Huurwaarde in % van de omzet

Het is in “horecaland” vrij gebruikelijk om de huurprijs te toetsen aan de omzet. Deze methode wordt de bedrijfseconomische huurwaarde genoemd (of draaghuur). Ik wordt vaak gebeld door collega (bedrijfs- of woning)makelaars die mij vragen wat een norm/normaal percentage is voor een horecabedrijf. Dat is natuurlijk niet zomaar te zeggen en verschilt enorm per bedrijf en zelfs voor dezelfde bedrijven kan het nog verschillen.
Ik antwoord wel eens: “dat ligt tussen de 6 en 30%”, “ja daar heb ik niets aan!” is het antwoord dan.
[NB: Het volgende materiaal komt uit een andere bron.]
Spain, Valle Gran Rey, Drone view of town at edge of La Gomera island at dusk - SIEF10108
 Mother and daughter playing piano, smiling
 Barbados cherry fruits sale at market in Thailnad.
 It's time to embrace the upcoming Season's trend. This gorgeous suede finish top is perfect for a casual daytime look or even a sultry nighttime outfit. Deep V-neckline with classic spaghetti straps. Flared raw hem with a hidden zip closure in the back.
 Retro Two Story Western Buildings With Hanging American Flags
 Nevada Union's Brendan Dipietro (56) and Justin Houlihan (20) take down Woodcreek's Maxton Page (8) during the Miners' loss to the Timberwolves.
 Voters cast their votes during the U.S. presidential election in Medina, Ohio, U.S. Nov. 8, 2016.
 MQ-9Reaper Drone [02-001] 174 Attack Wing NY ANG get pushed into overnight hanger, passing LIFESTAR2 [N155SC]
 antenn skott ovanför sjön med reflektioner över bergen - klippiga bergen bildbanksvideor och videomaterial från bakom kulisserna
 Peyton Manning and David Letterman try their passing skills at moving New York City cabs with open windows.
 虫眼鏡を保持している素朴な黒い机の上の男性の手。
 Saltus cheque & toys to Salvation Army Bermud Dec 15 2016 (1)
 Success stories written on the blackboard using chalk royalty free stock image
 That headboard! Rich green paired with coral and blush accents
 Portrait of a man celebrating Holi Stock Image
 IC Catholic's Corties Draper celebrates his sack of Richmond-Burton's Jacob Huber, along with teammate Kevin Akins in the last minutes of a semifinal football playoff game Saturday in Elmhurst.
Logisch, alleen de vraag is zo algemeen dat ik er een algemeen antwoord op geef.

Naar mijn mening hangt de hoogte van het percentage samen met de brutowinst (omzet minus inslag) dat voor het type bedrijf “normaal” is; hoe hoger de brutomarge, hoe hoger het percentage.

Bijvoorbeeld een hotel met alleen maar omzet logies (geen f&b) heeft een hele hoge brutomarge, daarom kan dat bedrijf soms wel 35-40% van de omzet “verhuren”. Een specialiteitenrestaurant met een brutomarge van 65% kan soms maar 6-7% huur betalen om nog kostendekkend te zijn.
Koffiezaken en zaalverhuurbedrijven kunnen ook hogere huren betalen (dan de algemene 8-10%) door hogere brutowinsten.
 
Natuurlijk is het ook belangrijk welke omzet er als basis gehanteerd wordt. Een verhuurder zal zeggen dat de omzet te laag is voor zijn huur en een ondernemer zal de huur te hoog vinden ten opzichte van zijn/haar omzet.

Bij huurprijsherzieningen (zogeheten 303 aanpassing) is een omzetmotief niet bepalend voor het vaststellen van de nieuwe huurprijs, maar de wettelijke vergelijking van andere huurprijzen ter plaatse.
 
Bovenstaande zijn geen algemeenheden, maar leidraden, er zijn nog enkele factoren die het percentage kunnen beïnvloeden.  Belangrijk is dat een huurwaarde taxatie wordt uitgevoerd door een ter zake kundige makelaar, dus het liefst een horecamakelaar die de exploitatiemogelijkheden kan inschatten.